# Available records

-- Start --

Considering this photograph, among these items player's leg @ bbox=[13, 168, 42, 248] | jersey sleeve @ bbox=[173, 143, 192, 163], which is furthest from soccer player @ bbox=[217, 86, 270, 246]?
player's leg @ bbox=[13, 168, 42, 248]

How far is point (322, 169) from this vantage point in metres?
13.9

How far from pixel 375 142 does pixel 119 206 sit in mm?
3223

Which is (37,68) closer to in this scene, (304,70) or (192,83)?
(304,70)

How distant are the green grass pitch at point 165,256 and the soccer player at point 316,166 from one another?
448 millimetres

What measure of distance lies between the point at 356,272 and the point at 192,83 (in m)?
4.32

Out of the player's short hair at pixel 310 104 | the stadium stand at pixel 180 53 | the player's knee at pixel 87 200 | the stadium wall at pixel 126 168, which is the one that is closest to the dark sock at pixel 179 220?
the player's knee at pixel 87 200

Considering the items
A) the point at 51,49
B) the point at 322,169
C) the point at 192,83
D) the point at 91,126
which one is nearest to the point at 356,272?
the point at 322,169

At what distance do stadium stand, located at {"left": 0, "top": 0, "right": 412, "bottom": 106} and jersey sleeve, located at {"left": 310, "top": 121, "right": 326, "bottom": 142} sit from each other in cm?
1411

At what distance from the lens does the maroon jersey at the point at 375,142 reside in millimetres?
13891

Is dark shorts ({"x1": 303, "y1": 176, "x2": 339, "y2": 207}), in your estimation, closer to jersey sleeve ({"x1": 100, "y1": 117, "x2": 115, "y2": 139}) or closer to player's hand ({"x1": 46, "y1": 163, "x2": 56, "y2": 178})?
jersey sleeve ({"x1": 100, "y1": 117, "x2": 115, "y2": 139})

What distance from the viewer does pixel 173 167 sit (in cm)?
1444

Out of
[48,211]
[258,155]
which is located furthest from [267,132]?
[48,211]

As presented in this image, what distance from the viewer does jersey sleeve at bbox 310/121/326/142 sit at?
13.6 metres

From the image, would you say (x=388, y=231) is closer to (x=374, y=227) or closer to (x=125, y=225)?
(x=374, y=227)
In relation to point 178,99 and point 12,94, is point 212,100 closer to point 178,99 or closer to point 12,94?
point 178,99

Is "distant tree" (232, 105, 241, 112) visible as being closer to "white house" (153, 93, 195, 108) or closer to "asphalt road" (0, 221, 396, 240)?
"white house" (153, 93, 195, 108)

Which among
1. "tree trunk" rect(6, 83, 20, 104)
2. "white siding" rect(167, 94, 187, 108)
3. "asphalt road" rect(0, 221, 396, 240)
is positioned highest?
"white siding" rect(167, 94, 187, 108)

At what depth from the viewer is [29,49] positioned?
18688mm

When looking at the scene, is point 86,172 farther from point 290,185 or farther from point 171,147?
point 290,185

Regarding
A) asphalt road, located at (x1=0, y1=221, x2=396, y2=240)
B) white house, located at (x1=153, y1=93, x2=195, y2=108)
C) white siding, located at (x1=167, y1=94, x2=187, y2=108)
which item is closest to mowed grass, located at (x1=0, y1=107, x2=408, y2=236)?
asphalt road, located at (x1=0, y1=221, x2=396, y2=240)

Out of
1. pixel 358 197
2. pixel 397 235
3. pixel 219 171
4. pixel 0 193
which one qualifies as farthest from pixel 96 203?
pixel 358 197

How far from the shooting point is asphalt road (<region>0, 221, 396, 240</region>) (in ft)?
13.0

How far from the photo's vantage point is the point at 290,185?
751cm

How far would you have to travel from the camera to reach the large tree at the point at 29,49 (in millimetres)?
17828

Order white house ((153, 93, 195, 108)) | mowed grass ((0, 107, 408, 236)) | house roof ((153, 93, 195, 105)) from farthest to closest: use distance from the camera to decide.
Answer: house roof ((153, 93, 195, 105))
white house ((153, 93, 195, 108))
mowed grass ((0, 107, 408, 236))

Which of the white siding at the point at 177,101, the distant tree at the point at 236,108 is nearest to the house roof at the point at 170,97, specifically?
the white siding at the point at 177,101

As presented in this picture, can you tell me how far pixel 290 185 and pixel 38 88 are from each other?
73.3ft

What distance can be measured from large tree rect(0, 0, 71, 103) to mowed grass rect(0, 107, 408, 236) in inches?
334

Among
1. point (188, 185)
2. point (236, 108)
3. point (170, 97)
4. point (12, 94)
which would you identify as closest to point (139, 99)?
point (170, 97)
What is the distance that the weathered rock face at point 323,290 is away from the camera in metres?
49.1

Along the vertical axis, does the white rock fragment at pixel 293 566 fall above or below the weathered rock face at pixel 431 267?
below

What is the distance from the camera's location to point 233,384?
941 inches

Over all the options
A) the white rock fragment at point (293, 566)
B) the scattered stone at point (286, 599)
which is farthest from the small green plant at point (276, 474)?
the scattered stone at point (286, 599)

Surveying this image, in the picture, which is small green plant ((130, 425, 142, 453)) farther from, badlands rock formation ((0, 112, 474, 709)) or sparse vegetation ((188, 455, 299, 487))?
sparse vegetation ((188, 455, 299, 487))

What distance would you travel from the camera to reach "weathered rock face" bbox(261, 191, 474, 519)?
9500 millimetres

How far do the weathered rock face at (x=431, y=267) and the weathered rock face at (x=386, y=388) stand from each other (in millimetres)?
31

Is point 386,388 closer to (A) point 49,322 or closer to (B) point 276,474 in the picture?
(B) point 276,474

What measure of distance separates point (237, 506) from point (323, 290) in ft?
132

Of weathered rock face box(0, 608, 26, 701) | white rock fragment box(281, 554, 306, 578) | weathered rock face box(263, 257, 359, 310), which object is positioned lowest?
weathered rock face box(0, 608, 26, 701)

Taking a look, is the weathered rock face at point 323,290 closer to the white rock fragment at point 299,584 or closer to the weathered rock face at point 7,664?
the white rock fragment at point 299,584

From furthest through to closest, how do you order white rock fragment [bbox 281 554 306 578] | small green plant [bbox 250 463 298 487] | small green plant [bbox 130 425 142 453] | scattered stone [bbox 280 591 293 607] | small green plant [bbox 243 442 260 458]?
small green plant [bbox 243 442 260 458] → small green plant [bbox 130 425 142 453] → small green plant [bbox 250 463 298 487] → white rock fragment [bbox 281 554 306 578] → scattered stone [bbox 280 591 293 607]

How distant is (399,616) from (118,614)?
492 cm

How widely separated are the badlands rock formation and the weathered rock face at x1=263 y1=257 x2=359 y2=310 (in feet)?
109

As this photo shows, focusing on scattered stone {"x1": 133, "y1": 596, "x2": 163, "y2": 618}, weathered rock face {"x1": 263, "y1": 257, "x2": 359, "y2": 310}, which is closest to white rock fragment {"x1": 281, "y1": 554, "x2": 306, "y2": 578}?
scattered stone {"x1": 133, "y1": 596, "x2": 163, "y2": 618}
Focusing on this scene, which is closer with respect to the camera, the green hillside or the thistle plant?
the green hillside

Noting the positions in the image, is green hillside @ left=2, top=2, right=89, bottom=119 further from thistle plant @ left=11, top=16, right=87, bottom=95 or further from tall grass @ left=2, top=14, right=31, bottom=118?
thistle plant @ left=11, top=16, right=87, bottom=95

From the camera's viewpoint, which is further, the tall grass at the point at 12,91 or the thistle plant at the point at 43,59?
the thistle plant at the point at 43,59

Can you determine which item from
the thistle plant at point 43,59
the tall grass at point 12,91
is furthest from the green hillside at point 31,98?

-- End --

Number every line of the data above in order, leaving out the blank lines.

# Result
1. Considering this photograph, among these items player's leg @ bbox=[13, 168, 42, 248] | jersey sleeve @ bbox=[173, 143, 192, 163], which is furthest from soccer player @ bbox=[217, 86, 270, 246]?
2. player's leg @ bbox=[13, 168, 42, 248]
3. How far is point (322, 169) from this vantage point in metres?
4. 13.9
5. How far from pixel 375 142 does pixel 119 206 sit in mm?
6. 3223
7. Which is (37,68) closer to in this scene, (304,70) or (192,83)?
8. (304,70)
9. How distant are the green grass pitch at point 165,256 and the soccer player at point 316,166 from one another?
10. 448 millimetres
11. What measure of distance lies between the point at 356,272 and the point at 192,83 (in m)?
12. 4.32
13. Out of the player's short hair at pixel 310 104 | the stadium stand at pixel 180 53 | the player's knee at pixel 87 200 | the stadium wall at pixel 126 168, which is the one that is closest to the dark sock at pixel 179 220?
14. the player's knee at pixel 87 200
15. Considering the items
16. A) the point at 51,49
17. B) the point at 322,169
18. C) the point at 192,83
19. D) the point at 91,126
20. which one is nearest to the point at 356,272?
21. the point at 322,169
22. At what distance do stadium stand, located at {"left": 0, "top": 0, "right": 412, "bottom": 106} and jersey sleeve, located at {"left": 310, "top": 121, "right": 326, "bottom": 142} sit from each other in cm?
23. 1411
24. At what distance from the lens does the maroon jersey at the point at 375,142 reside in millimetres?
25. 13891
26. Is dark shorts ({"x1": 303, "y1": 176, "x2": 339, "y2": 207}), in your estimation, closer to jersey sleeve ({"x1": 100, "y1": 117, "x2": 115, "y2": 139}) or closer to player's hand ({"x1": 46, "y1": 163, "x2": 56, "y2": 178})?
27. jersey sleeve ({"x1": 100, "y1": 117, "x2": 115, "y2": 139})
28. What distance from the viewer does pixel 173 167 sit (in cm)?
29. 1444
30. Out of
31. [48,211]
32. [258,155]
33. which is located furthest from [267,132]?
34. [48,211]
35. As presented in this image, what distance from the viewer does jersey sleeve at bbox 310/121/326/142 sit at?
36. 13.6 metres
37. From the image, would you say (x=388, y=231) is closer to (x=374, y=227) or closer to (x=125, y=225)?
38. (x=374, y=227)
39. In relation to point 178,99 and point 12,94, is point 212,100 closer to point 178,99 or closer to point 12,94?
40. point 178,99
41. Is "distant tree" (232, 105, 241, 112) visible as being closer to "white house" (153, 93, 195, 108) or closer to "asphalt road" (0, 221, 396, 240)?
42. "white house" (153, 93, 195, 108)
43. Which among
44. 1. "tree trunk" rect(6, 83, 20, 104)
45. 2. "white siding" rect(167, 94, 187, 108)
46. 3. "asphalt road" rect(0, 221, 396, 240)
47. is positioned highest?
48. "white siding" rect(167, 94, 187, 108)
49. At what depth from the viewer is [29,49] positioned?
50. 18688mm
51. When looking at the scene, is point 86,172 farther from point 290,185 or farther from point 171,147?
52. point 290,185
53. Regarding
54. A) asphalt road, located at (x1=0, y1=221, x2=396, y2=240)
55. B) white house, located at (x1=153, y1=93, x2=195, y2=108)
56. C) white siding, located at (x1=167, y1=94, x2=187, y2=108)
57. which item is closest to mowed grass, located at (x1=0, y1=107, x2=408, y2=236)?
58. asphalt road, located at (x1=0, y1=221, x2=396, y2=240)
59. Out of
60. 1. pixel 358 197
61. 2. pixel 397 235
62. 3. pixel 219 171
63. 4. pixel 0 193
64. which one qualifies as farthest from pixel 96 203?
65. pixel 358 197
66. How far from the shooting point is asphalt road (<region>0, 221, 396, 240</region>) (in ft)?
67. 13.0
68. How far from the photo's vantage point is the point at 290,185?
69. 751cm
70. How far would you have to travel from the camera to reach the large tree at the point at 29,49 (in millimetres)?
71. 17828
72. Order white house ((153, 93, 195, 108)) | mowed grass ((0, 107, 408, 236)) | house roof ((153, 93, 195, 105)) from farthest to closest: use distance from the camera to decide.
73. Answer: house roof ((153, 93, 195, 105))
74. white house ((153, 93, 195, 108))
75. mowed grass ((0, 107, 408, 236))
76. Which of the white siding at the point at 177,101, the distant tree at the point at 236,108 is nearest to the house roof at the point at 170,97, specifically?
77. the white siding at the point at 177,101
78. As presented in this picture, can you tell me how far pixel 290 185 and pixel 38 88 are from each other?
79. 73.3ft
80. What distance can be measured from large tree rect(0, 0, 71, 103) to mowed grass rect(0, 107, 408, 236) in inches?
81. 334
82. Among
83. 1. point (188, 185)
84. 2. point (236, 108)
85. 3. point (170, 97)
86. 4. point (12, 94)
87. which would you identify as closest to point (139, 99)?
88. point (170, 97)
89. What is the distance that the weathered rock face at point 323,290 is away from the camera in metres?
90. 49.1
91. Along the vertical axis, does the white rock fragment at pixel 293 566 fall above or below the weathered rock face at pixel 431 267?
92. below
93. What is the distance from the camera's location to point 233,384?
94. 941 inches
95. Over all the options
96. A) the white rock fragment at point (293, 566)
97. B) the scattered stone at point (286, 599)
98. which is farthest from the small green plant at point (276, 474)?
99. the scattered stone at point (286, 599)
100. Surveying this image, in the picture, which is small green plant ((130, 425, 142, 453)) farther from, badlands rock formation ((0, 112, 474, 709)) or sparse vegetation ((188, 455, 299, 487))?
101. sparse vegetation ((188, 455, 299, 487))
102. What distance would you travel from the camera to reach "weathered rock face" bbox(261, 191, 474, 519)?
103. 9500 millimetres
104. How far do the weathered rock face at (x=431, y=267) and the weathered rock face at (x=386, y=388) stand from each other (in millimetres)?
105. 31
106. Is point 386,388 closer to (A) point 49,322 or closer to (B) point 276,474 in the picture?
107. (B) point 276,474
108. What measure of distance separates point (237, 506) from point (323, 290) in ft?
109. 132
110. Of weathered rock face box(0, 608, 26, 701) | white rock fragment box(281, 554, 306, 578) | weathered rock face box(263, 257, 359, 310), which object is positioned lowest?
111. weathered rock face box(0, 608, 26, 701)
112. Taking a look, is the weathered rock face at point 323,290 closer to the white rock fragment at point 299,584 or closer to the weathered rock face at point 7,664?
113. the white rock fragment at point 299,584
114. From furthest through to closest, how do you order white rock fragment [bbox 281 554 306 578] | small green plant [bbox 250 463 298 487] | small green plant [bbox 130 425 142 453] | scattered stone [bbox 280 591 293 607] | small green plant [bbox 243 442 260 458]?
115. small green plant [bbox 243 442 260 458] → small green plant [bbox 130 425 142 453] → small green plant [bbox 250 463 298 487] → white rock fragment [bbox 281 554 306 578] → scattered stone [bbox 280 591 293 607]
116. How distant is (399,616) from (118,614)?
117. 492 cm
118. How widely separated are the badlands rock formation and the weathered rock face at x1=263 y1=257 x2=359 y2=310 (in feet)?
119. 109
120. As this photo shows, focusing on scattered stone {"x1": 133, "y1": 596, "x2": 163, "y2": 618}, weathered rock face {"x1": 263, "y1": 257, "x2": 359, "y2": 310}, which is closest to white rock fragment {"x1": 281, "y1": 554, "x2": 306, "y2": 578}?
121. scattered stone {"x1": 133, "y1": 596, "x2": 163, "y2": 618}
122. Focusing on this scene, which is closer with respect to the camera, the green hillside or the thistle plant?
123. the green hillside
124. Noting the positions in the image, is green hillside @ left=2, top=2, right=89, bottom=119 further from thistle plant @ left=11, top=16, right=87, bottom=95 or further from tall grass @ left=2, top=14, right=31, bottom=118?
125. thistle plant @ left=11, top=16, right=87, bottom=95
126. From the camera's viewpoint, which is further, the tall grass at the point at 12,91 or the thistle plant at the point at 43,59?
127. the thistle plant at the point at 43,59
128. Can you determine which item from
129. the thistle plant at point 43,59
130. the tall grass at point 12,91
131. is furthest from the green hillside at point 31,98?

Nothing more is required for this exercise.